If you want more proof of how crucial Price is to team success, look no further than last season. In 2015-16, he played just 12 games and won 10 of them. After he was injured and out for the season, the Canadiens plummeted from first in the Eastern Conference to a 13th place finish. Price has definitely stolen his fair share of games this season but if he’s not been consistently rock solid, maybe the 2016-17 Canadiens have that knack for creating their own luck.
Only Scoring When It Counts
According to NHL.com, after 69 games the Habs sit 17th out of 30 teams in goals for with 187. That puts them on pace to end the season with 223. It’s somehow good for first place in the Atlantic division and fifth place in the ridiculously lopsided Eastern Conference. Yet it’s only two more than the 221 they managed last season when they finished a full eight places lower. It’s also very similar to the totals for every season so far this decade.
From 2009-10, the Canadiens have never scored less than 212 goals and never more than 221. For a team that doesn’t score, they’re remarkably consistent at it. So how have they managed to be in the bottom 10 or 15 in goals scored for eight years and still managed to be in the division top-four in six of those years, winning the Atlantic two of the past four seasons? Maybe there’s still a little of the old Montreal Forum magic floating around the Bell Centre.
After all, what’s the point of being the Canadiens if you can’t take advantage of history?
In 2016-17, the Habs lead the entire league in total wins and winning percentage in games when trailing after two periods. They’ve accomplished 10 wins when down after 40 minutes, showing a real resiliency and scoring efficiency. Of course, they’ve trailed after two periods a total of 29 times which is slightly worse than average, but not that far off the other Eastern Conference juggernauts that will have to contend with them in the playoffs.
For instance, the Pittsburgh Penguins (24 times), Rangers (22 times), Blue Jackets (20 times) and Washington Capitals (20 times) were down after 40 minutes fairly often themselves for being high scoring teams. Pittsburgh is second overall with a .333 winning percentage, but not as good as Montreal’s .345 percentage. New York and Columbus assembled only 22.5 percent and 20.0 percent, respectively. Washington, the supposed Stanley Cup lock at the moment, is a dismal 15.0 percent, or 2.3 times less successful than the Habs at third period comebacks.
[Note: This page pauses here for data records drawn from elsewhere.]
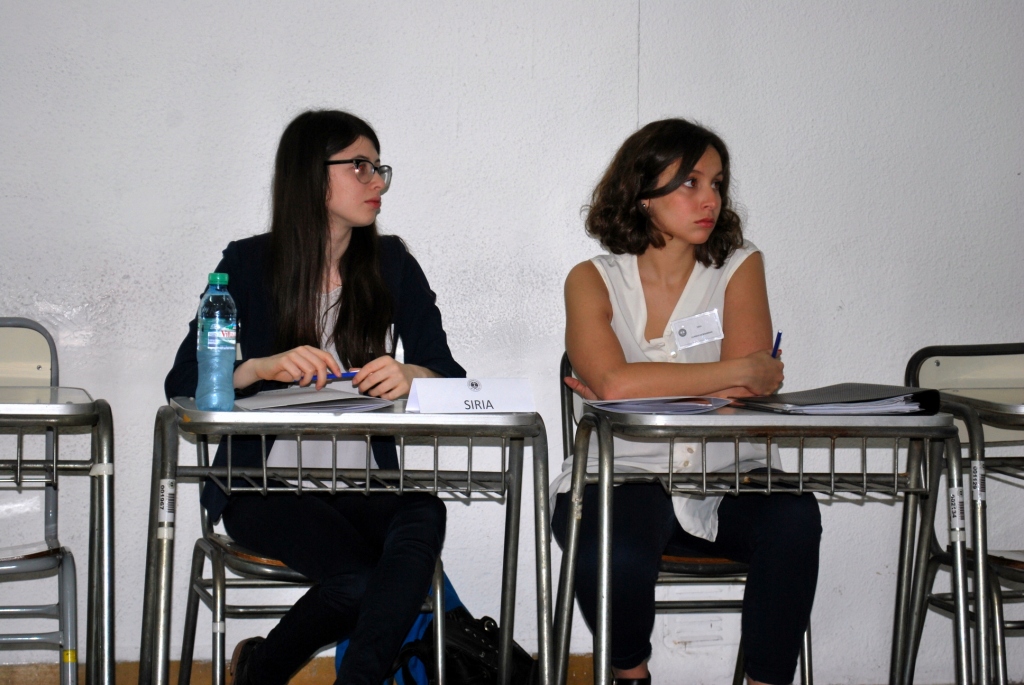 I Modelo Universitario de Naciones Unidas de la UCALP
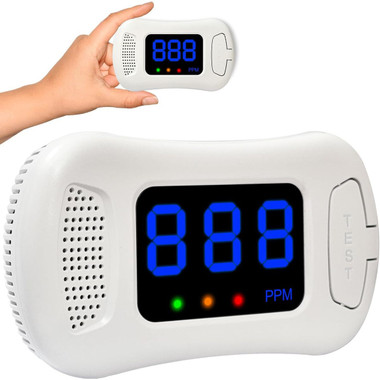 Carbon Monoxide Detector product image
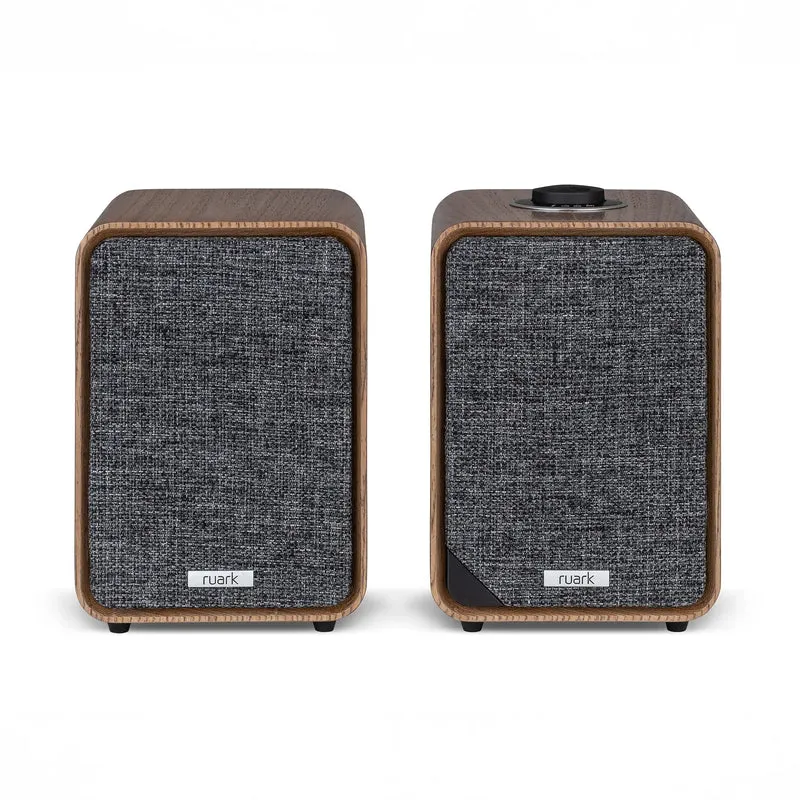 Ruark Audio MR1 MK3 | Active Bookshelf Bluetooth Speaker System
With Price now stopping some shots at key moments it provides the team with a chance to win, but someone (or something) is scoring those game winners. All of these teams have similar stats when it comes to holding leads so that edge in experience, and possibly divine intervention, when clawing back into games could play a huge part in favour of the Canadiens in a seven game series.
Do You Believe in Magic?
The best part of the six-game winning streak was that it featured three consecutive overtime wins. It’s a stretch to draw comparisons to the 10 straight overtime victories of the 1993 playoffs that propelled them to their last Stanley Cup. On the other hand, it’s also fun to believe the hockey Gods and the ghosts of the Montreal Forum may be smiling down yet again on the sport’s most mythical franchise.